I think many people are missing the overall meaning of these sorts of posts.. that is they are describing a new type of programmer that will only use agents and never read the underlying code. These vibe/agent coders will use natural(-ish) language to communicate with the agents and wouldn't look at the code anymore than, say, a PHP developer would look at the underlying assembly. It is not the level of abstraction they are working on. There are many use cases where this type of coding will work fine and it will let many people who previously couldn't really take advantage of computers to do so. This is great but in no way will do anything to replace the need for code that requires humans to understand (which, in turn, requires participation in the writing).
jkhdigital|25 days ago
Early resistance to high-level (i.e. compiled) languages came from assembly programmers who couldn’t imagine that the compiler could generate code that was just as performant as their hand-crafted product. For a while they were right, but improved compiler design and the relentless performance increases in hardware made it so that even an extra 10-20% boost you might get from perfectly hand-crafted assembly was almost never worth the developer time.
There is an obvious parallel here, but it’s not quite the same. The high-level language is effectively a formal spec for the abstract machine which is faithfully translated by the (hopefully bug-free) compiler. Natural language is not a formal spec for anything, and LLM-based agents are not formally verifiable software. So the tradeoffs involved are not only about developer time vs. performance, but also correctness.
ytoawwhra92|25 days ago
Put another way, if you don't know what correct is before you start working then no tradeoff exists.
andai|24 days ago
The "now that producing plausible code is free, verification becomes the bottleneck" people are technically right, of course, but I think they're missing the context that very few projects cared much about correctness to begin with.
The biggest headache I can see right now is just the humans keeping track of all the new code, because it arrives faster than they can digest it.
But I guess "let go of the need to even look at the code" "solves" that problem, for many projects... Strange times!
For example -- someone correct me if I'm wrong -- OpenClaw was itself almost entirely written by AI, and the developer bragged about not reading the code. If anything, in this niche, that actually helped the project's success, rather than harming it.

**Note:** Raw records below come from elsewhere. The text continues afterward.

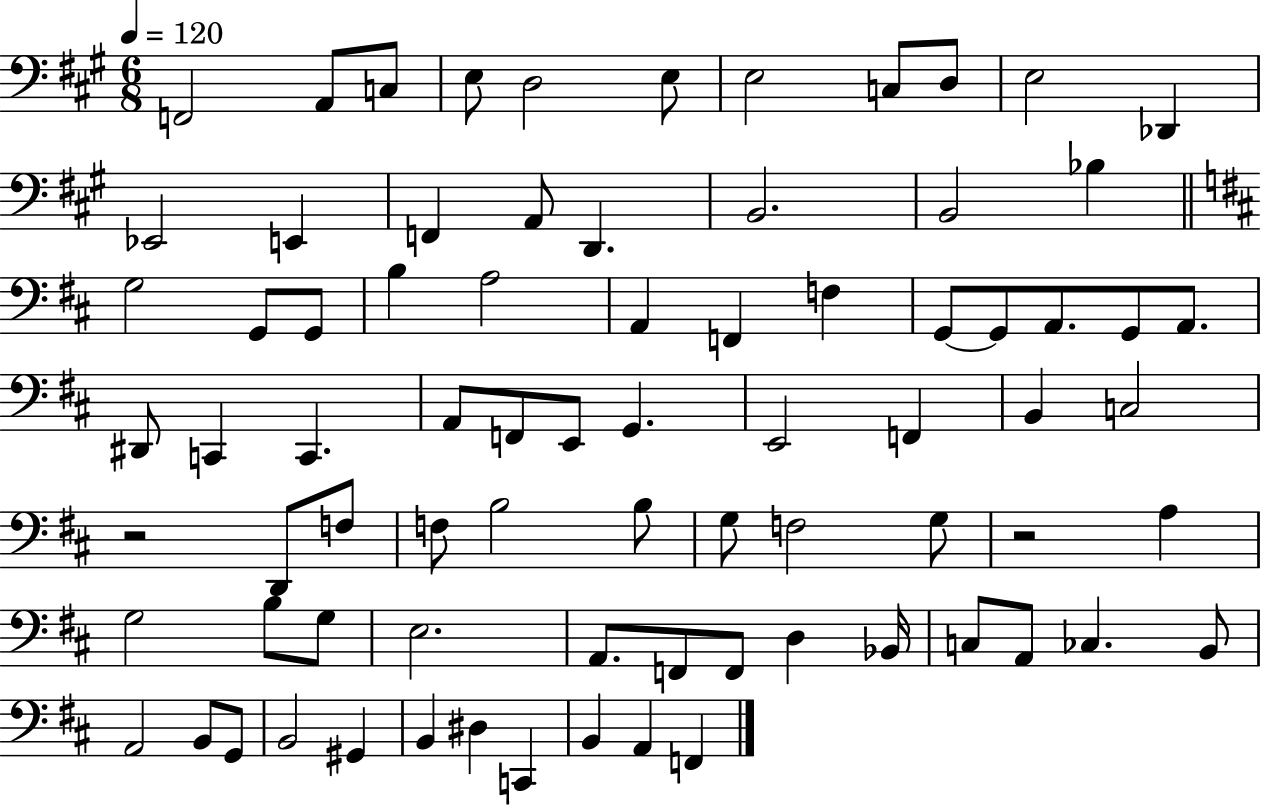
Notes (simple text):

F2/h A2/e C3/e E3/e D3/h E3/e E3/h C3/e D3/e E3/h Db2/q Eb2/h E2/q F2/q A2/e D2/q. B2/h. B2/h Bb3/q G3/h G2/e G2/e B3/q A3/h A2/q F2/q F3/q G2/e G2/e A2/e. G2/e A2/e. D#2/e C2/q C2/q. A2/e F2/e E2/e G2/q. E2/h F2/q B2/q C3/h R/h D2/e F3/e F3/e B3/h B3/e G3/e F3/h G3/e R/h A3/q G3/h B3/e G3/e E3/h. A2/e. F2/e F2/e D3/q Bb2/s C3/e A2/e CES3/q. B2/e A2/h B2/e G2/e B2/h G#2/q B2/q D#3/q C2/q B2/q A2/q F2/q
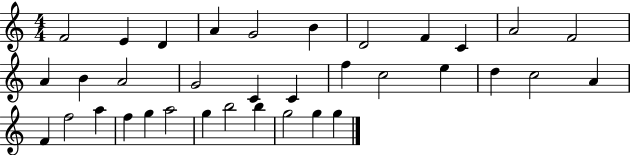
F4/h E4/q D4/q A4/q G4/h B4/q D4/h F4/q C4/q A4/h F4/h A4/q B4/q A4/h G4/h C4/q C4/q F5/q C5/h E5/q D5/q C5/h A4/q F4/q F5/h A5/q F5/q G5/q A5/h G5/q B5/h B5/q G5/h G5/q G5/q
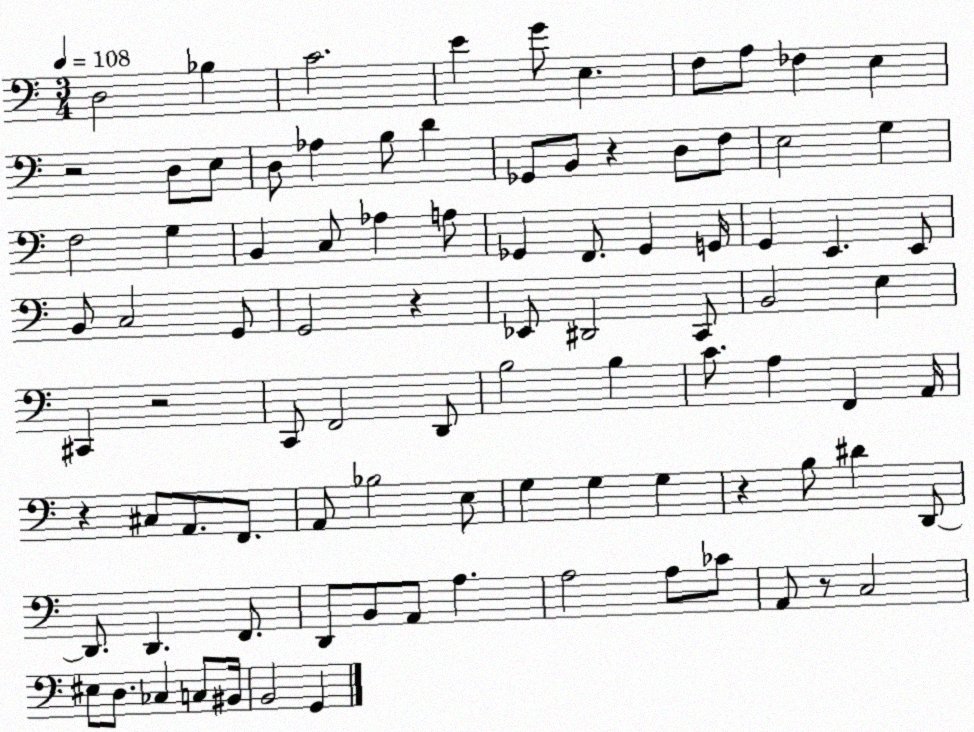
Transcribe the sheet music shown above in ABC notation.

X:1
T:Untitled
M:3/4
L:1/4
K:C
D,2 _B, C2 E G/2 E, F,/2 A,/2 _F, E, z2 D,/2 E,/2 D,/2 _A, B,/2 D _G,,/2 B,,/2 z D,/2 F,/2 E,2 G, F,2 G, B,, C,/2 _A, A,/2 _G,, F,,/2 _G,, G,,/4 G,, E,, E,,/2 B,,/2 C,2 G,,/2 G,,2 z _E,,/2 ^D,,2 C,,/2 B,,2 E, ^C,, z2 C,,/2 F,,2 D,,/2 B,2 B, C/2 A, F,, A,,/4 z ^C,/2 A,,/2 F,,/2 A,,/2 _B,2 E,/2 G, G, G, z B,/2 ^D D,,/2 D,,/2 D,, F,,/2 D,,/2 B,,/2 A,,/2 A, A,2 A,/2 _C/2 A,,/2 z/2 C,2 ^E,/2 D,/2 _C, C,/2 ^B,,/4 B,,2 G,,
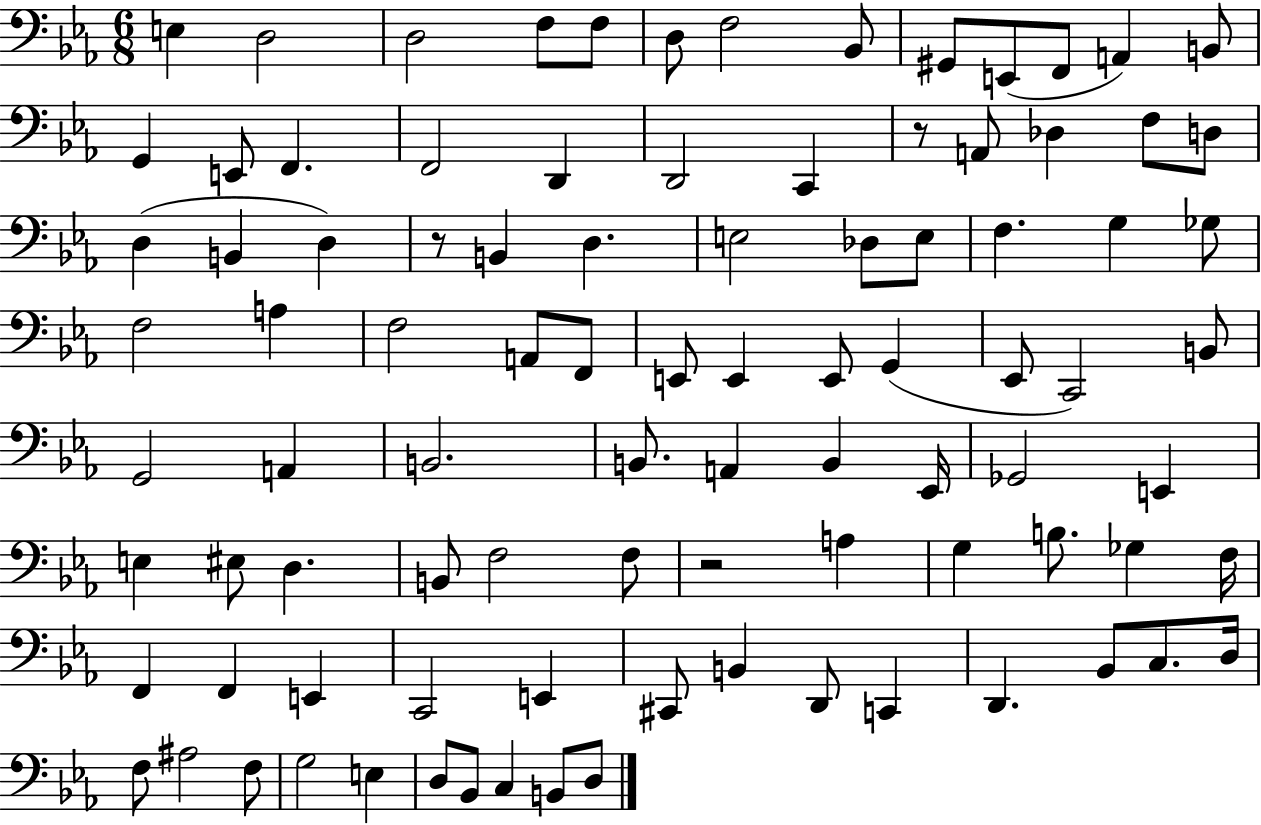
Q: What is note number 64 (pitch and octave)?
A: G3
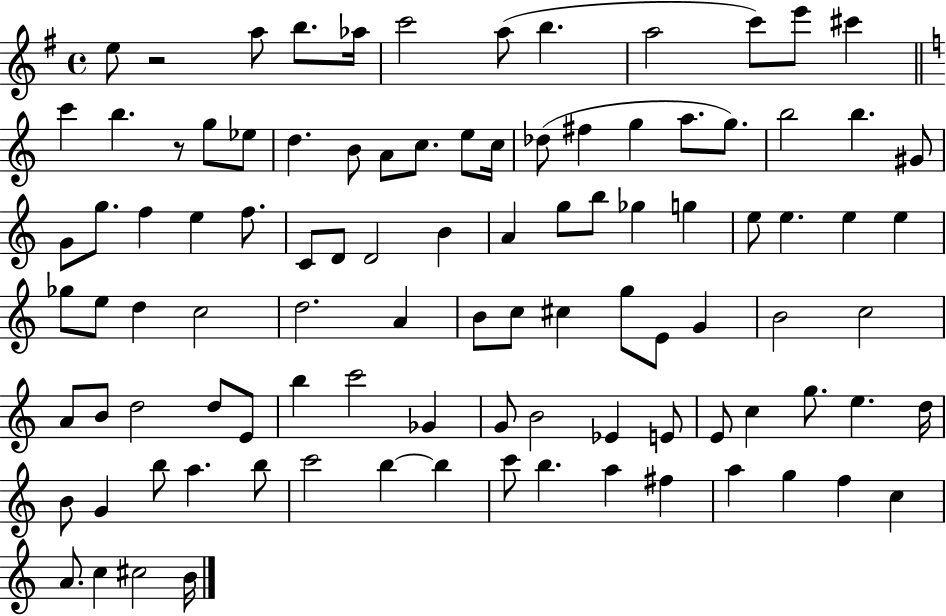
E5/e R/h A5/e B5/e. Ab5/s C6/h A5/e B5/q. A5/h C6/e E6/e C#6/q C6/q B5/q. R/e G5/e Eb5/e D5/q. B4/e A4/e C5/e. E5/e C5/s Db5/e F#5/q G5/q A5/e. G5/e. B5/h B5/q. G#4/e G4/e G5/e. F5/q E5/q F5/e. C4/e D4/e D4/h B4/q A4/q G5/e B5/e Gb5/q G5/q E5/e E5/q. E5/q E5/q Gb5/e E5/e D5/q C5/h D5/h. A4/q B4/e C5/e C#5/q G5/e E4/e G4/q B4/h C5/h A4/e B4/e D5/h D5/e E4/e B5/q C6/h Gb4/q G4/e B4/h Eb4/q E4/e E4/e C5/q G5/e. E5/q. D5/s B4/e G4/q B5/e A5/q. B5/e C6/h B5/q B5/q C6/e B5/q. A5/q F#5/q A5/q G5/q F5/q C5/q A4/e. C5/q C#5/h B4/s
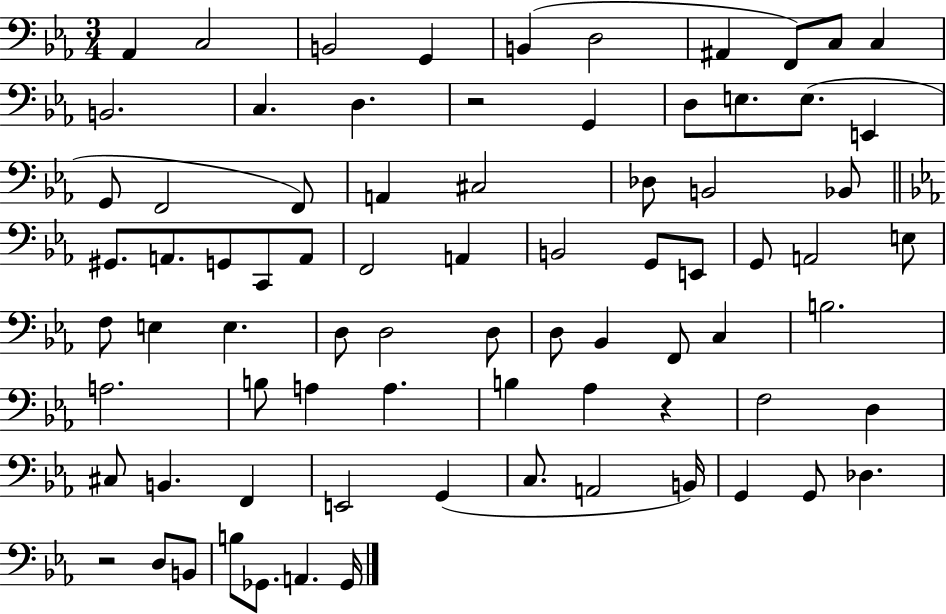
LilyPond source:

{
  \clef bass
  \numericTimeSignature
  \time 3/4
  \key ees \major
  aes,4 c2 | b,2 g,4 | b,4( d2 | ais,4 f,8) c8 c4 | \break b,2. | c4. d4. | r2 g,4 | d8 e8. e8.( e,4 | \break g,8 f,2 f,8) | a,4 cis2 | des8 b,2 bes,8 | \bar "||" \break \key ees \major gis,8. a,8. g,8 c,8 a,8 | f,2 a,4 | b,2 g,8 e,8 | g,8 a,2 e8 | \break f8 e4 e4. | d8 d2 d8 | d8 bes,4 f,8 c4 | b2. | \break a2. | b8 a4 a4. | b4 aes4 r4 | f2 d4 | \break cis8 b,4. f,4 | e,2 g,4( | c8. a,2 b,16) | g,4 g,8 des4. | \break r2 d8 b,8 | b8 ges,8. a,4. ges,16 | \bar "|."
}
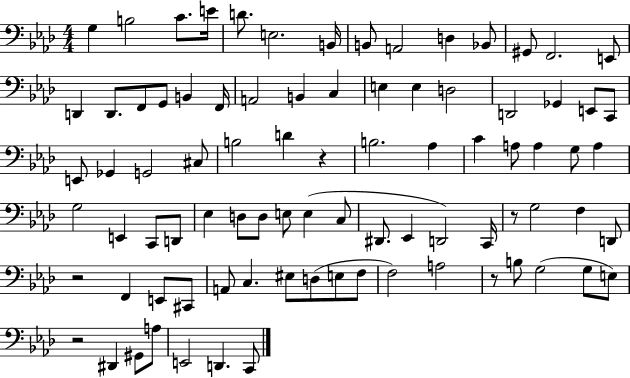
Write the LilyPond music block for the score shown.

{
  \clef bass
  \numericTimeSignature
  \time 4/4
  \key aes \major
  g4 b2 c'8. e'16 | d'8. e2. b,16 | b,8 a,2 d4 bes,8 | gis,8 f,2. e,8 | \break d,4 d,8. f,8 g,8 b,4 f,16 | a,2 b,4 c4 | e4 e4 d2 | d,2 ges,4 e,8 c,8 | \break e,8 ges,4 g,2 cis8 | b2 d'4 r4 | b2. aes4 | c'4 a8 a4 g8 a4 | \break g2 e,4 c,8 d,8 | ees4 d8 d8 e8 e4( c8 | dis,8. ees,4 d,2) c,16 | r8 g2 f4 d,8 | \break r2 f,4 e,8 cis,8 | a,8 c4. eis8 d8( e8 f8 | f2) a2 | r8 b8 g2( g8 e8) | \break r2 dis,4 gis,8 a8 | e,2 d,4. c,8 | \bar "|."
}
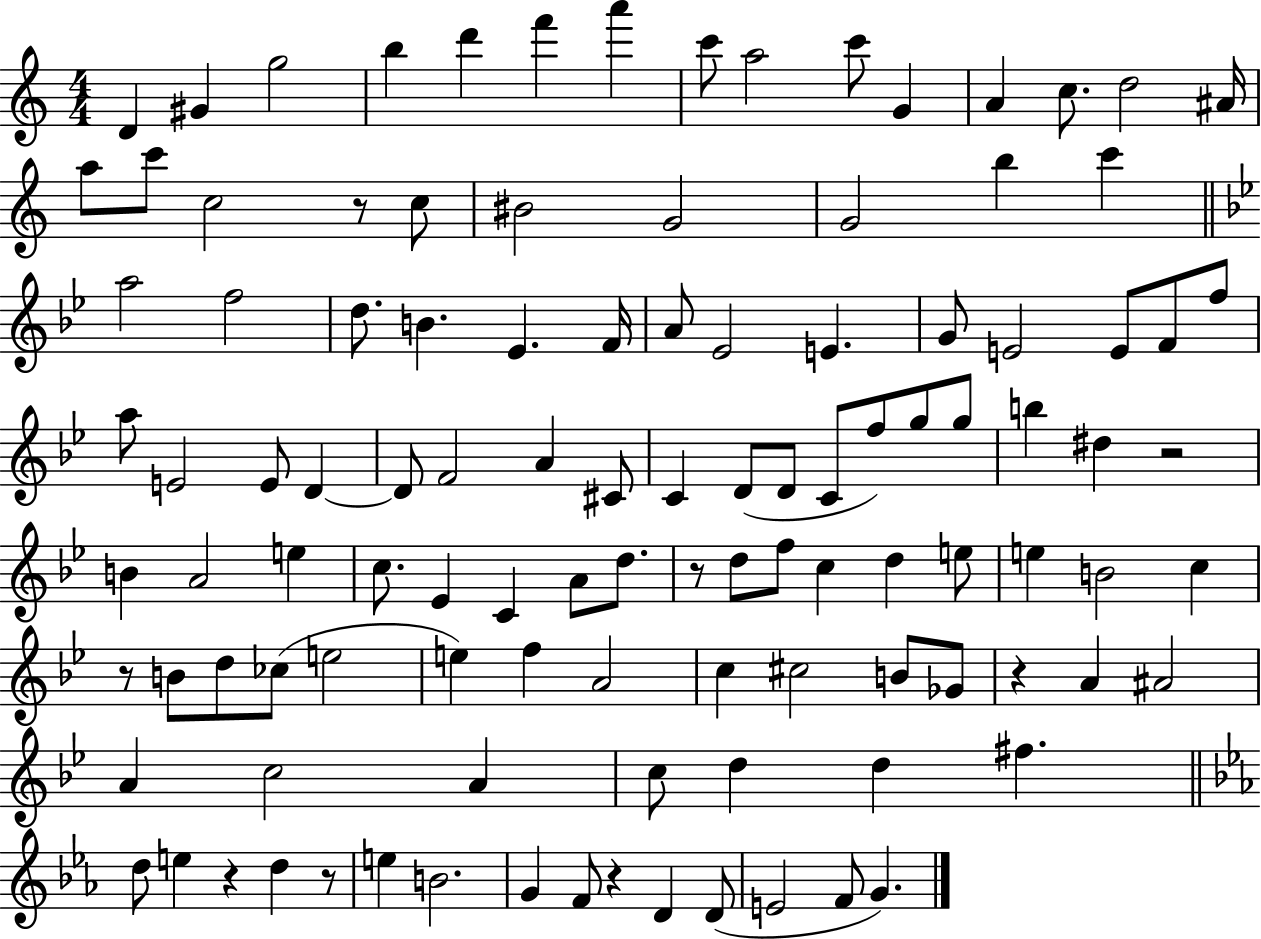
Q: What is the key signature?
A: C major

(In the case of Windows 11 recently.. not so much ;)
bandrami|24 days ago
drawnwren|24 days ago
Vibe coding is closer to compiling your code, throwing the source away and asking a friend to give you source that is pretty close to the one you wrote.
HansHamster|24 days ago
"Hey Claude, translate this piece of PHP code into Power10 assembly!"
QuadmasterXLII|24 days ago
re-thc|25 days ago
> and wouldn't look at the code anymore than, say, a PHP developer would look at the underlying assembly
This really puts down the work that the PHP maintainers have done. Many people spend a lot of time crafting the PHP codebase so you don't have to look at the underlying assembly. There is a certain amount of trust that I as a PHP developer assume.
Is this what the agents do? No. They scrape random bits of code everywhere and put something together with no craft. How do I know they won't hide exploits somewhere? How do I know they don't leak my credentials?
6510|24 days ago
straydusk|25 days ago
I just am describing what I'm doing now, and what I'm seeing at the leading edge of using these tools. It's a different approach - but I think it'll become the most common way of producing software.